Which is why what happened to him, all those dark Januarys ago, was so cruel and so wrong and so — dare I say it? — preventable.

In the Catholic faith, New Year’s is a Holy Day of Obligation, meaning you must attend Mass. It commemorates and celebrates the “Solemnity of Mary,” the mother of God.

It had been a week since Christmas, and hoping Dad would be in church that Friday morning, I decided to drive downtown and pay tribute, knowing it was the anniversary of Mom’s death.

Afterwards, in the parking lot under a cold January sun, I hugged him and my stepmother, wishing them both a Happy New Year.

The following Monday, my father went to the emergency room with a chest cold, complaining of insomnia and a slight cough.

He would never leave that hospital alive.
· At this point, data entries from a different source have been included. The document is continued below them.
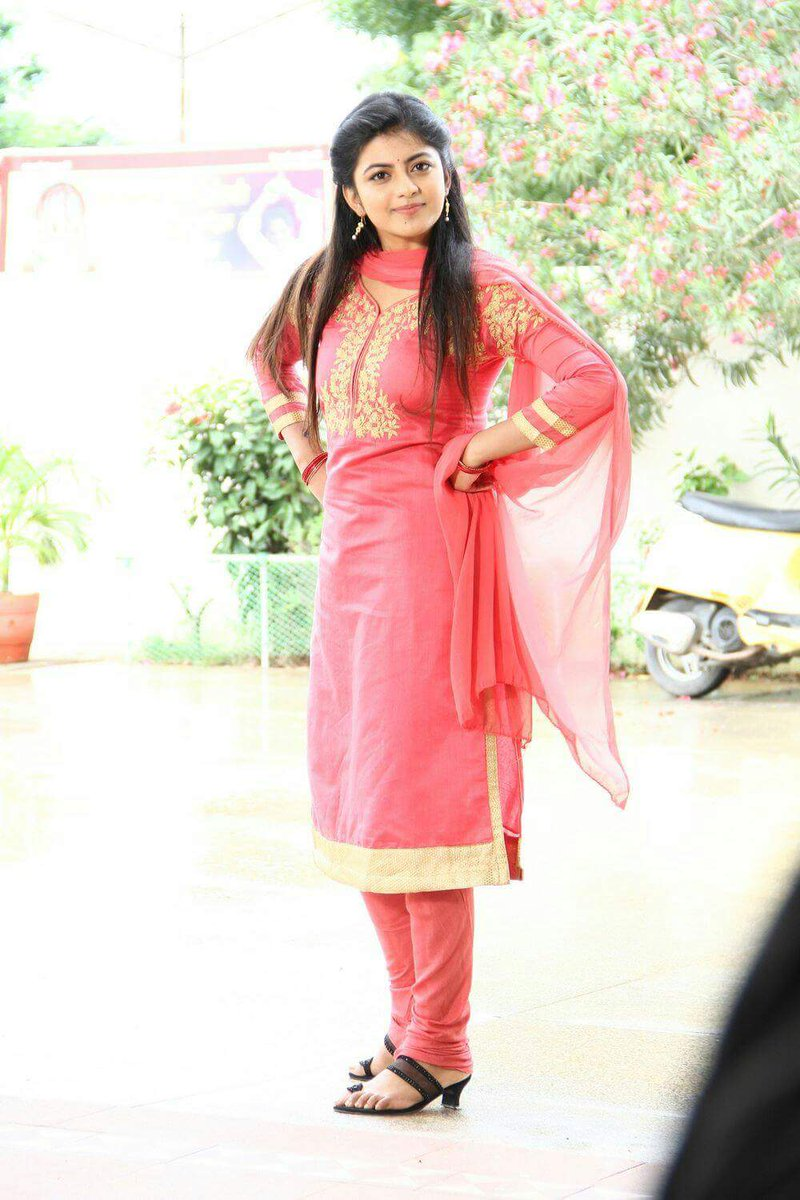 Actress Ananadhi Latest HD Images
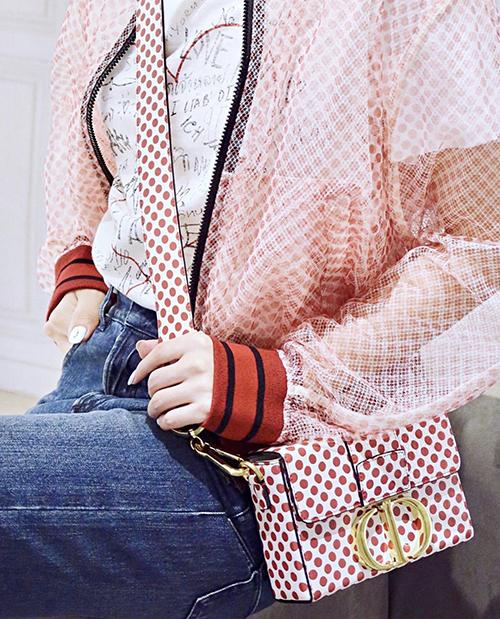 Ở mùa thời trang mới, hoạ tiết chấm bi với tông trắng - đỏ nổi bật được nhà mốt Dior nhiệt tình lăng xê.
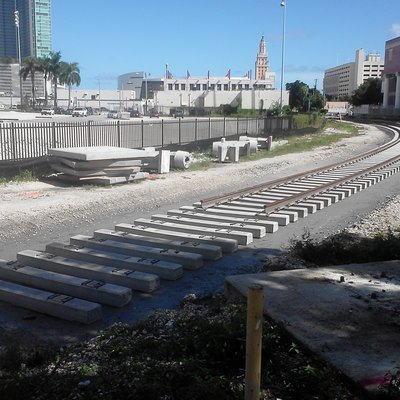 Track replacement of the FEC spur to the Port of Miami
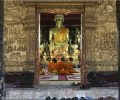 bonze-dans-la-pagode-au-laos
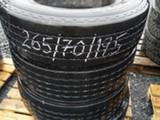 Muu Merkki 265-70-19.5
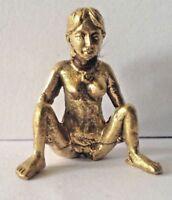 Statuette figurine amulette Zizi FEMME LASCIVE TATOUE laiton Thaïlande Asie z49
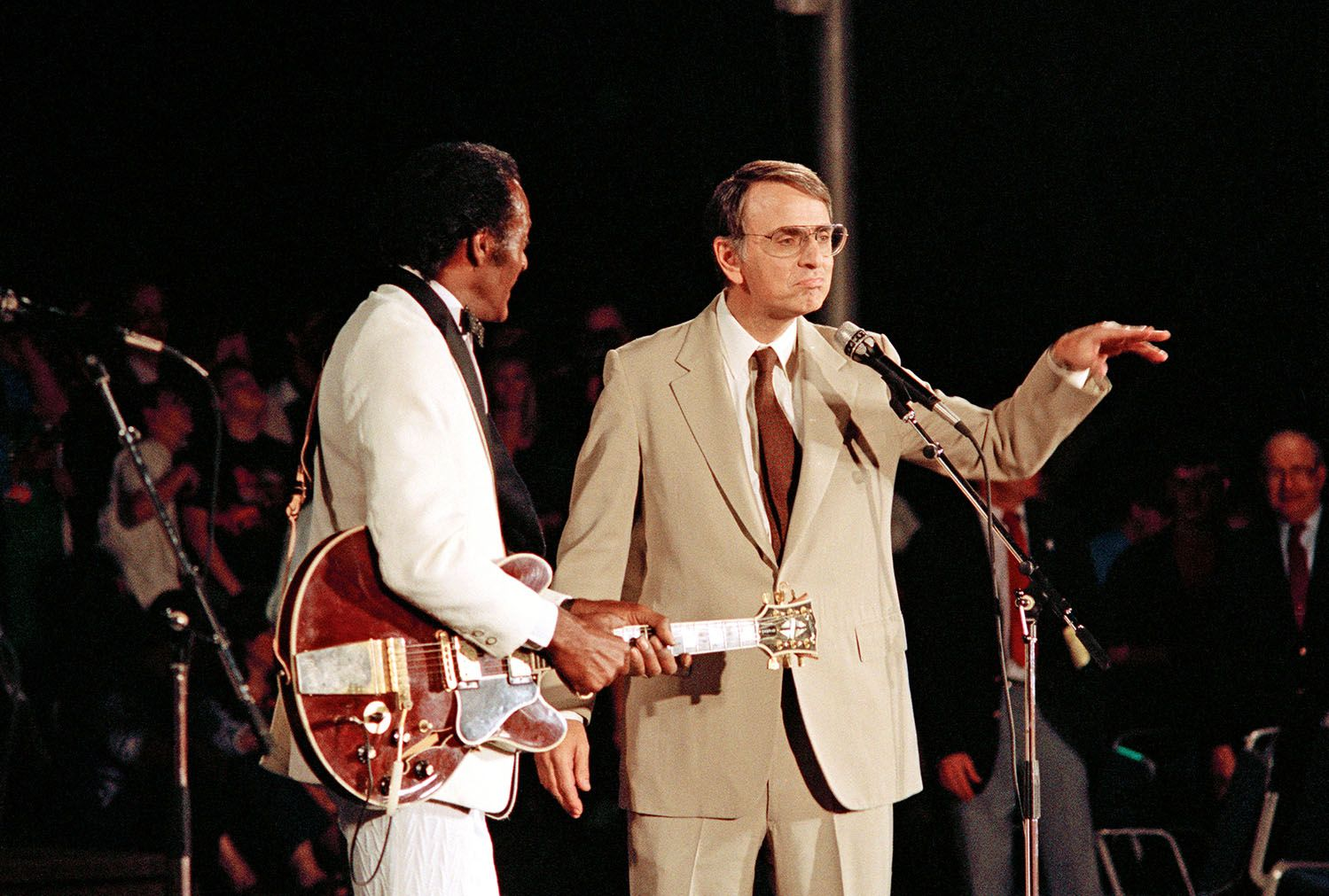 11_28_chuck_berry_voyager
The sheer and sorry litany of everything they put Dad through — from the unnecessary use of a ventilator to the botched insertion of a feeding tube that collapsed his lung — would have formed the foundation of a pretty solid malpractice suit against his attending physicians, but there was no way to prove any of it.

I have two vivid memories of that awful January.

The first was a brief conversation I had with my sister as we stood shivering in the wind-blown snow under the garish glare of a parking lot light, across the street from our old family home.

“I think,” I said to her, knowing she was the most willing of us to believe Dad would recover and be fine soon, “that you’d better prepare yourself for the worst.”

I hated doing that because she was always her father’s favorite.

And then it got even darker. On a Saturday afternoon near the end, I joined my stepmother in a private space where we had to decide whether or not to sign a Do Not Resuscitate order. She and I had been at his beside every day and every night since the nightmare began, and we knew all too well what was being required of us.

Fortunately for both of us, Dad died before he could ask, “Why?”

My father believed in family, he believed in friendship and he believed in faith. He achieved his dream of becoming a college professor when aspirations like that weren’t commonplace. He loved and lost and then loved again. He was never unkind or refused to help someone in need. He did his best, always, to be the kind of man of whom it could honestly be said, “I’ll miss you.”

If you didn’t know him, I hope my words can help fill that void.